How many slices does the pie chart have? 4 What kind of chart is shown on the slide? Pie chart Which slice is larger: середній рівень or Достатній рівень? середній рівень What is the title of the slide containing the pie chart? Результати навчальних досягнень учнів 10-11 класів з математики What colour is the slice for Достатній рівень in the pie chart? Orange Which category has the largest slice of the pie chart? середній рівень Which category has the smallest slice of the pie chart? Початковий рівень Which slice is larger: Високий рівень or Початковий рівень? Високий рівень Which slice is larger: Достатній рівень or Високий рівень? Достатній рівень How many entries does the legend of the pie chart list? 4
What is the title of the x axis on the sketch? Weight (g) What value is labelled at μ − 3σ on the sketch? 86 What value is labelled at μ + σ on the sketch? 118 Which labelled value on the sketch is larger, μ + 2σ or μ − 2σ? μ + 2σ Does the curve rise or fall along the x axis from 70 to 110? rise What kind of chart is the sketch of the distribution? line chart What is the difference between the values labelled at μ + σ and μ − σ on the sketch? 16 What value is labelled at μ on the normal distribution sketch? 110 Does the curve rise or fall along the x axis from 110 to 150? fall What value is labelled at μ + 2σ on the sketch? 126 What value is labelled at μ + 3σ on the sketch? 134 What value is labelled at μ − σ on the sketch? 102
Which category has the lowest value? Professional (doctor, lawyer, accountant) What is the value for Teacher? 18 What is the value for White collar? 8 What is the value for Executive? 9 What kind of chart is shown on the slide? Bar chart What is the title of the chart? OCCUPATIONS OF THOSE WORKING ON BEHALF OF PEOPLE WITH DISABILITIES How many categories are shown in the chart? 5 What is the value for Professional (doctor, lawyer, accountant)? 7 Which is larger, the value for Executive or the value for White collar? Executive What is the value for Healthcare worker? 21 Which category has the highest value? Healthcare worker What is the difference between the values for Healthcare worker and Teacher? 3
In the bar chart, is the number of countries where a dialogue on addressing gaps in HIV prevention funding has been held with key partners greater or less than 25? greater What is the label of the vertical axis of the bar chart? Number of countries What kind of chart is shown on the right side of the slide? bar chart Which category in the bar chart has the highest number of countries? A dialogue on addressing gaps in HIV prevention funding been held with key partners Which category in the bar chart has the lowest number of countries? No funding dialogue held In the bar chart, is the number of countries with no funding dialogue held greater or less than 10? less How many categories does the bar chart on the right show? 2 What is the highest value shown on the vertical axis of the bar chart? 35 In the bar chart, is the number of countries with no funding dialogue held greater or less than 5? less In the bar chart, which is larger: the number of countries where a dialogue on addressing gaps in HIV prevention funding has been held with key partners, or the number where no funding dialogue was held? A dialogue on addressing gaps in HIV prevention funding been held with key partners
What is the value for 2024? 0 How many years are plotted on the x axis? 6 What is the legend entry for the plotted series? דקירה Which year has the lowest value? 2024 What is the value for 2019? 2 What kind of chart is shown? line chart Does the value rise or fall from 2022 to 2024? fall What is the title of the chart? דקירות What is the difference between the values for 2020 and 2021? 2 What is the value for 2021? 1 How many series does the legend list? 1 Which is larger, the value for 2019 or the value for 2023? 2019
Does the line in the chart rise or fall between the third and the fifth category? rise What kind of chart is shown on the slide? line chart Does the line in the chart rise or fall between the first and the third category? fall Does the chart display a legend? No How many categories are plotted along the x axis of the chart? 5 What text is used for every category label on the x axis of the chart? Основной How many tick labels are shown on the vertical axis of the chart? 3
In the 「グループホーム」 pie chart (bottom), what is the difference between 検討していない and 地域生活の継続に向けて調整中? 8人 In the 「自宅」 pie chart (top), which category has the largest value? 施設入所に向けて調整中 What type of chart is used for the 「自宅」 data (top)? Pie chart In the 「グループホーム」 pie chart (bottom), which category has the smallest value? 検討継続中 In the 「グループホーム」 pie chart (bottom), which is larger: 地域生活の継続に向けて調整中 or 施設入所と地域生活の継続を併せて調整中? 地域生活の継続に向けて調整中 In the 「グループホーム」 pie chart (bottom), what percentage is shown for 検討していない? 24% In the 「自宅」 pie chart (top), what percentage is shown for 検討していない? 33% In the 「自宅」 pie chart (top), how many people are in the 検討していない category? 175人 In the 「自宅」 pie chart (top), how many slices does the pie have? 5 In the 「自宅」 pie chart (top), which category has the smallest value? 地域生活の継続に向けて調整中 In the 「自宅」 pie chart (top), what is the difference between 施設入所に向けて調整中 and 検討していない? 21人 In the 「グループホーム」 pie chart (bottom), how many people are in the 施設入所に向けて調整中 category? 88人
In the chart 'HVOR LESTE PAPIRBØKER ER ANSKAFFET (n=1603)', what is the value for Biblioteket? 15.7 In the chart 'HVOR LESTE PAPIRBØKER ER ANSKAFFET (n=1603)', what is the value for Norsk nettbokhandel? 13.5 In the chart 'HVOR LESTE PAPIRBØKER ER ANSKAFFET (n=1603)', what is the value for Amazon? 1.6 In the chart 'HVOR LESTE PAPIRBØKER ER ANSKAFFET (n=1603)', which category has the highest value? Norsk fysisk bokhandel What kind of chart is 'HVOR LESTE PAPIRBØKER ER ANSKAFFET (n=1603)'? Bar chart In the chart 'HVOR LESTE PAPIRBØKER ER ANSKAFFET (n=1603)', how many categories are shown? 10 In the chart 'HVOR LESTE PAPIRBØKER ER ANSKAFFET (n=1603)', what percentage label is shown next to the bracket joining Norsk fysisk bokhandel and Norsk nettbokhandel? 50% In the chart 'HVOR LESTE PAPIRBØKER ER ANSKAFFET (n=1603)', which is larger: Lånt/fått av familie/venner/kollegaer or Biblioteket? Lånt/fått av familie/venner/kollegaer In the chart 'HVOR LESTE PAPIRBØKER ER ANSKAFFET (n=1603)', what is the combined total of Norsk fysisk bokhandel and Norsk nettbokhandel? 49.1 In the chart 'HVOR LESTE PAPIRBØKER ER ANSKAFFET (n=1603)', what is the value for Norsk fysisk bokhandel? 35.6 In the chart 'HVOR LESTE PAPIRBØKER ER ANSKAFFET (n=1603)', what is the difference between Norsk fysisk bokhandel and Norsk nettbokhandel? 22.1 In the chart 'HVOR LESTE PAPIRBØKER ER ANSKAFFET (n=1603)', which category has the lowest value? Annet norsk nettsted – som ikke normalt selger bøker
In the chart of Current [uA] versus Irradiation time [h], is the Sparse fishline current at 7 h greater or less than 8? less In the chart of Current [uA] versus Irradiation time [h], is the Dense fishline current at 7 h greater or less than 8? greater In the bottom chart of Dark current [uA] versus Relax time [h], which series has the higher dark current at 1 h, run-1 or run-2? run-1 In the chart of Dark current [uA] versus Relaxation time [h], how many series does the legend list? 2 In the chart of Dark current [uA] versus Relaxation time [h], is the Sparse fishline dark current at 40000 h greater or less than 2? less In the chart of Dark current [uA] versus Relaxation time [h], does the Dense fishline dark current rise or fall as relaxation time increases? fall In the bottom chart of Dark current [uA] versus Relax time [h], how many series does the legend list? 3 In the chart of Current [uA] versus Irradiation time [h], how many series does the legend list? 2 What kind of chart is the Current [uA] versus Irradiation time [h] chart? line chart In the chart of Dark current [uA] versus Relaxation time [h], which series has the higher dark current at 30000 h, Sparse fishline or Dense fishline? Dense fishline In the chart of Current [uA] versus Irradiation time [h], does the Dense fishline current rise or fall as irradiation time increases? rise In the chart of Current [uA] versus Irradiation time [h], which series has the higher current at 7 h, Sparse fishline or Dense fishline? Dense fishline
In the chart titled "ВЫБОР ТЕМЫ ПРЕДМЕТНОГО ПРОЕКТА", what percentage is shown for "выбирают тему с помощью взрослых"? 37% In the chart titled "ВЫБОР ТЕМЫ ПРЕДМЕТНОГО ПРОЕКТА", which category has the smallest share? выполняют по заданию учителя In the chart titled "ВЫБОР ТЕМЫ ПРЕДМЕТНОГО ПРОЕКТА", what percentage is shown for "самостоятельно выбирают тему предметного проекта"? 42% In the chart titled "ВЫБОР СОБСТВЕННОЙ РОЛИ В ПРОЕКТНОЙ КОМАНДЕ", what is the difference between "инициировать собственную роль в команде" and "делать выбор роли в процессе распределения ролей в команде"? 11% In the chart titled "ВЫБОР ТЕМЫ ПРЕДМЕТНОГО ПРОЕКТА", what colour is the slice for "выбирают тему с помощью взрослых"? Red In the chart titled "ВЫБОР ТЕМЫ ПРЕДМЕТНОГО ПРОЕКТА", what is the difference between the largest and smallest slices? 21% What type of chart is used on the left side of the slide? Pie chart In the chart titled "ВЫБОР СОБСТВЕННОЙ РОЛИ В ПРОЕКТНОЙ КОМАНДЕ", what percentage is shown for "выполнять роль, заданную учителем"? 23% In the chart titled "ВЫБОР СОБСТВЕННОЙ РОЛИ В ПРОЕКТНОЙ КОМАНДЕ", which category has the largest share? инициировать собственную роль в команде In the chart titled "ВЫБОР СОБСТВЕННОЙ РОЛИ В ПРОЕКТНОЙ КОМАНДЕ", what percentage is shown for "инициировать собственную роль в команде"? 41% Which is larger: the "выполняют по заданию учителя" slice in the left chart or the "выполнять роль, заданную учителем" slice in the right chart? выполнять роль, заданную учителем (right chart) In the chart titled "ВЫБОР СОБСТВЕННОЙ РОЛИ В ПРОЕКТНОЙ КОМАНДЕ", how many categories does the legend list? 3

•••••

Starting at the top of the material and stopping after the line that contains "What is the title of the x", lay out each line as a row of a Markdown table with the columns Row and Line, leaving out any blank lines.

| Row | Line |
|---|---|
| 1 | How many slices does the pie chart have? 4 What kind of chart is shown on the slide? Pie chart Which slice is larger: середній рівень or Достатній рівень? середній рівень What is the title of the slide containing the pie chart? Результати навчальних досягнень учнів 10-11 класів з математики What colour is the slice for Достатній рівень in the pie chart? Orange Which category has the largest slice of the pie chart? середній рівень Which category has the smallest slice of the pie chart? Початковий рівень Which slice is larger: Високий рівень or Початковий рівень? Високий рівень Which slice is larger: Достатній рівень or Високий рівень? Достатній рівень How many entries does the legend of the pie chart list? 4 |
| 2 | What is the title of the x axis on the sketch? Weight (g) What value is labelled at μ − 3σ on the sketch? 86 What value is labelled at μ + σ on the sketch? 118 Which labelled value on the sketch is larger, μ + 2σ or μ − 2σ? μ + 2σ Does the curve rise or fall along the x axis from 70 to 110? rise What kind of chart is the sketch of the distribution? line chart What is the difference between the values labelled at μ + σ and μ − σ on the sketch? 16 What value is labelled at μ on the normal distribution sketch? 110 Does the curve rise or fall along the x axis from 110 to 150? fall What value is labelled at μ + 2σ on the sketch? 126 What value is labelled at μ + 3σ on the sketch? 134 What value is labelled at μ − σ on the sketch? 102 |